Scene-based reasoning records
━━━━━━━━

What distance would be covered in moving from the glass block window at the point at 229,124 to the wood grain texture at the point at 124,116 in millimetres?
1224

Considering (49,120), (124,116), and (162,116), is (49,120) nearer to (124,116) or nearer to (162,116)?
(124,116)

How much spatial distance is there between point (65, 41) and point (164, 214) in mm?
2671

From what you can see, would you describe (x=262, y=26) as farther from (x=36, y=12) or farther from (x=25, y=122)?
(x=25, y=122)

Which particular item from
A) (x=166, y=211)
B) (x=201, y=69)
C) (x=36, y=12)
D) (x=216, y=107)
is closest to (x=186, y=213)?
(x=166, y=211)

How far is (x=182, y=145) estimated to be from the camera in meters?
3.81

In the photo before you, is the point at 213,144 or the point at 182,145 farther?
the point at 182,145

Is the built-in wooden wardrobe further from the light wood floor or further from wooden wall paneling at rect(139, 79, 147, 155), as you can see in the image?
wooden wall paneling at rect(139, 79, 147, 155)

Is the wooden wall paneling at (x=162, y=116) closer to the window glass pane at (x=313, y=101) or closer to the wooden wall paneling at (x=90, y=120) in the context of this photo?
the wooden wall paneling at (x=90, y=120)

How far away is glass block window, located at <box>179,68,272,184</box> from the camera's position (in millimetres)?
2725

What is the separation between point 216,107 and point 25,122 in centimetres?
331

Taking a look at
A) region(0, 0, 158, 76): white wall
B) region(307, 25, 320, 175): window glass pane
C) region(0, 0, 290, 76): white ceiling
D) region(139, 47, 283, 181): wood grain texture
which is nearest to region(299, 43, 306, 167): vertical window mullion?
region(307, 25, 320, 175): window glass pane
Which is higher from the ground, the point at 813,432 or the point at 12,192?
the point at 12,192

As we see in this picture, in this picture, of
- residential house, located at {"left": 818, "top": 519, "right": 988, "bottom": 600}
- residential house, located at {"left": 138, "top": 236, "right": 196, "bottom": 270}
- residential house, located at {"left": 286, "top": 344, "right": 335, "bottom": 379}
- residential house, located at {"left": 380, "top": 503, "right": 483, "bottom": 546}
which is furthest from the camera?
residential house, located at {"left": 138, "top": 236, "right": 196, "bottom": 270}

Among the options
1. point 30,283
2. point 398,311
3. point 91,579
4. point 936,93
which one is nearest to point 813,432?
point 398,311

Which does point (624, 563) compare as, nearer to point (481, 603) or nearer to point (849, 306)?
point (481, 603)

━━━━━━━━

## [What to produce]
Extract the lines above from the one containing "Is the built-in" to the last line, both included, exactly as written.

## [Exercise answer]
Is the built-in wooden wardrobe further from the light wood floor or further from wooden wall paneling at rect(139, 79, 147, 155), as you can see in the image?
wooden wall paneling at rect(139, 79, 147, 155)

Is the wooden wall paneling at (x=162, y=116) closer to the window glass pane at (x=313, y=101) or closer to the wooden wall paneling at (x=90, y=120) in the context of this photo?
the wooden wall paneling at (x=90, y=120)

How far away is glass block window, located at <box>179,68,272,184</box> from the camera's position (in millimetres)?
2725

What is the separation between point 216,107 and point 25,122 in centimetres?
331

Taking a look at
A) region(0, 0, 158, 76): white wall
B) region(307, 25, 320, 175): window glass pane
C) region(0, 0, 290, 76): white ceiling
D) region(139, 47, 283, 181): wood grain texture
which is nearest to region(299, 43, 306, 167): vertical window mullion?
region(307, 25, 320, 175): window glass pane
Which is higher from the ground, the point at 813,432 or the point at 12,192?
the point at 12,192

As we see in this picture, in this picture, of
- residential house, located at {"left": 818, "top": 519, "right": 988, "bottom": 600}
- residential house, located at {"left": 138, "top": 236, "right": 196, "bottom": 270}
- residential house, located at {"left": 286, "top": 344, "right": 335, "bottom": 379}
- residential house, located at {"left": 380, "top": 503, "right": 483, "bottom": 546}
which is furthest from the camera?
residential house, located at {"left": 138, "top": 236, "right": 196, "bottom": 270}

Among the options
1. point 30,283
2. point 398,311
3. point 91,579
4. point 936,93
which one is nearest to point 813,432?
point 398,311

Which does point (624, 563) compare as, nearer to point (481, 603) or nearer to point (849, 306)?
point (481, 603)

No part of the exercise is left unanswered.